Once in the hall, I thought faster. Shrewdly, I opened the front door, then loudly banged it again and tip-toed up the stairs to my own room where I undressed rapidly and got into bed.
16 * More of Sergeant Chambers
‘Would you care to state what clothes you were wearing on the Tuesday?’
With a splitting headache and the dully pressing knowledge that a police inspector’s uniform was stuffed under the bed, I was closeted once again, this time almost unbearably, with Sergeant Chambers.
He had called early, before breakfast, and been shown up to my bedroom by Mrs. Gevaert—now very nervous at all these police comings and goings—to find me in pyjama trousers, face and hair covered in soap as I tried to remove the ‘Essence of Walnut’ from my skin and the black dye from the sides of my head.
‘A green sports jacket and grey flannels, I think.’ I was uncomfortably aware that these were, also, the clothes that I had left in the committee changing-room.
‘Could I have a look at them, Mr. Crane? I take it you’ve got them here?’
‘Well, no, actually, officer, I haven’t. I know it sounds ridiculous, but I—I don’t seem to have them.’
I felt very lame indeed that morning and some of the soap was getting in my eyes. I didn’t want to wipe it away fully in case the traces of last night’s disguise could still be seen.
‘Some garments answering to that description were found by one of my men hidden away behind some old timber in Chandler’s Yard early this morning.’
How the hell had they got there? Perhaps ‘George’ had thrown them out of the window in a fit of temper. Anyway, so what. ‘So what?’ I said, but meekly.

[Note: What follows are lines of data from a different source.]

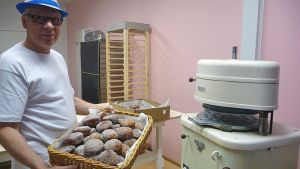 Jorma Tiuraniemi leipomossaan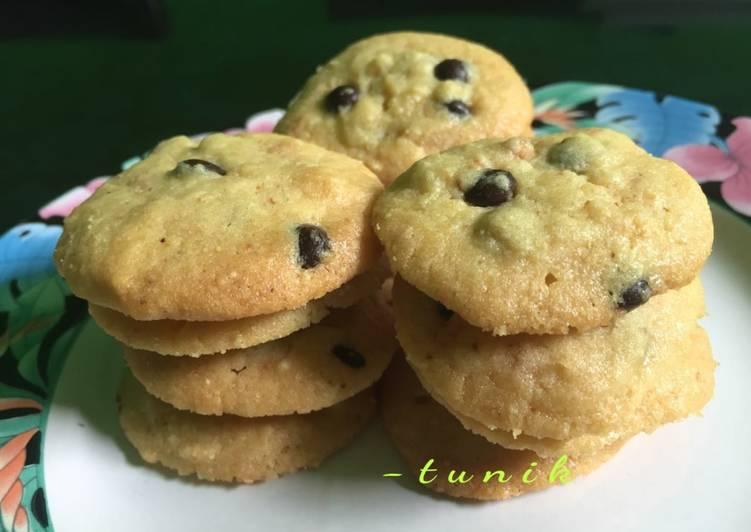 55. Choco Chips Peanut Cookies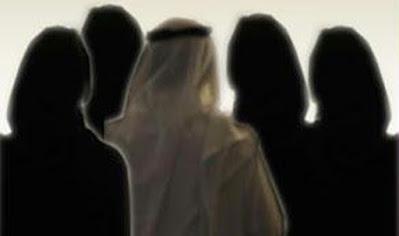 صورة لرجل عربي مع أربع نساء والواضح أنهن زوجاته الأربعة المتحجبات و كلهم يعطون ظهرهم للصورة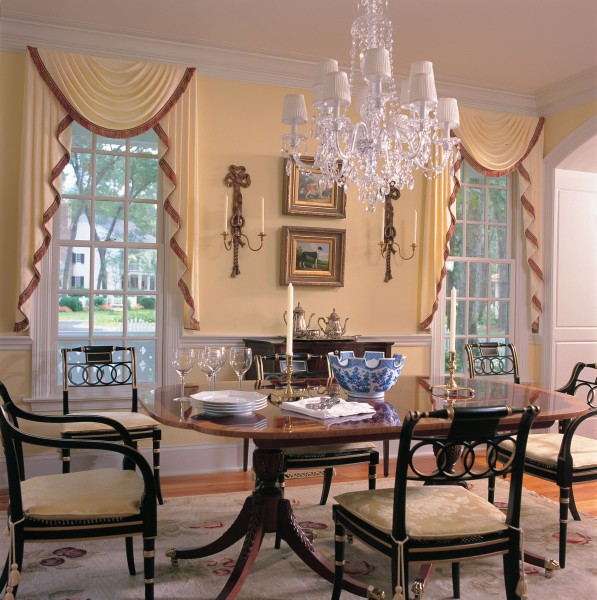Dining room decorated in traditional elegance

‘You weren’t trying to get rid of them by any chance, were you?’
‘Certainly not,’ I snapped.
I was feeling even iller than I had been five minutes before, and I sat down, gropingly, on the edge of the bed.

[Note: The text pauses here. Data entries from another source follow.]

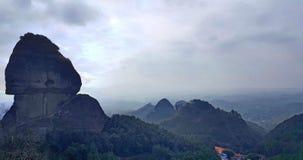 Странный дизайн горы, делая людей покраснеть стоковая фотография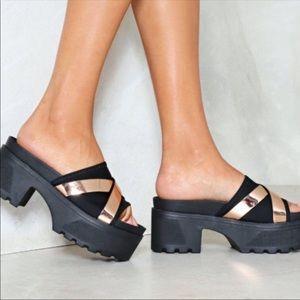 Nasty Gal Goldrush black&Gold platform sandals 8.5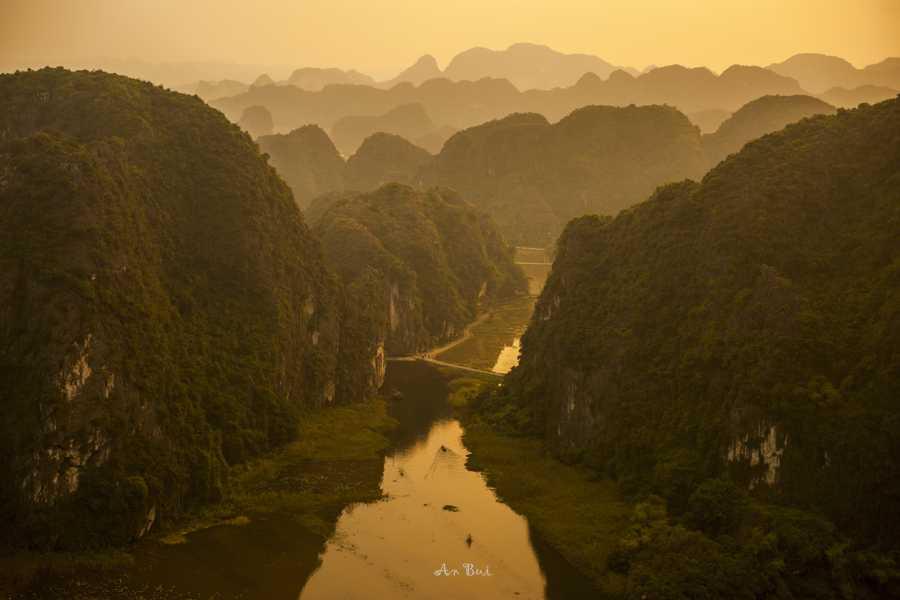 Viet Ventures Co., Ltd Trekking northern Vietnam 6 days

‘This is all rather ridiculous, you know,’ I attempted.
He ignored this and said sharply, dropping the ‘Mr.’: ‘These clothes of yours will have to go to the laboratory for testing. You realize that, Crane?’

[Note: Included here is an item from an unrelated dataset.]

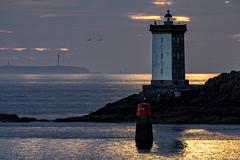 _4LN9703_ La Louve Kermorvan et le Stiff (Brestitude) Tags: sunset lighthouse soleil brittany bretagne breizh phare stiff couché finistère louve leconquet ouessant balise ushant kermorvan brestitude ©laurentnevo2015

‘Testing for what?’ I asked. That friendly old green jacket of mine must have accumulated, in the eight years since it emerged from Hall Bros., traces of pretty well every substance known to a police biochemist, including, of course, blood.
‘I think you’d better get dressed, Crane, and come along back to the station with me so that we can go into this a little more thoroughly, eh?’
‘Oh, all right,’ I said wearily.
I had little resistance left. I wiped my face and hair with one of the Gevaerts’ hand towels. It came away terribly brown. I hoped Chambers wouldn’t notice this and placed the towel, white side uppermost, over the false moustache which, looking very amorphous and odd, suddenly caught my eye as it lay on the dressing-table. In the absence of my customary attire I was forced to put on my blue suit. I also put on that same white shirt whose dirty, rumpled collar had even last night caused me some disquiet, and, because I could find no other in the urgency of the moment, a rather flashy orange-and-brown tie once given to me by an Italian maid at a private school in Hampshire where I had worked as a junior assistant master.
I looked, as I caught sight of myself in the mirror, exactly what I was: namely, a man who is questioned for four hours at the police station after a young girl has disappeared.
On the first floor we met Gevaert coming out of the bathroom.
‘Oh, Mr. Gevaert,’ I said, ‘I’m just off with Sergeant Chambers to the police station for a few minutes—er—whether I’ll be back in time for Paul’s first tutorial …’ I looked interrogatively at Sergeant Chambers.
‘If you don’t mind, sir,’ he said to Gevaert, ‘we may require Mr. Crane for some time.’
‘By all means, Sergeant, by all means.’ Did he look relieved? He gave me a peculiar glance.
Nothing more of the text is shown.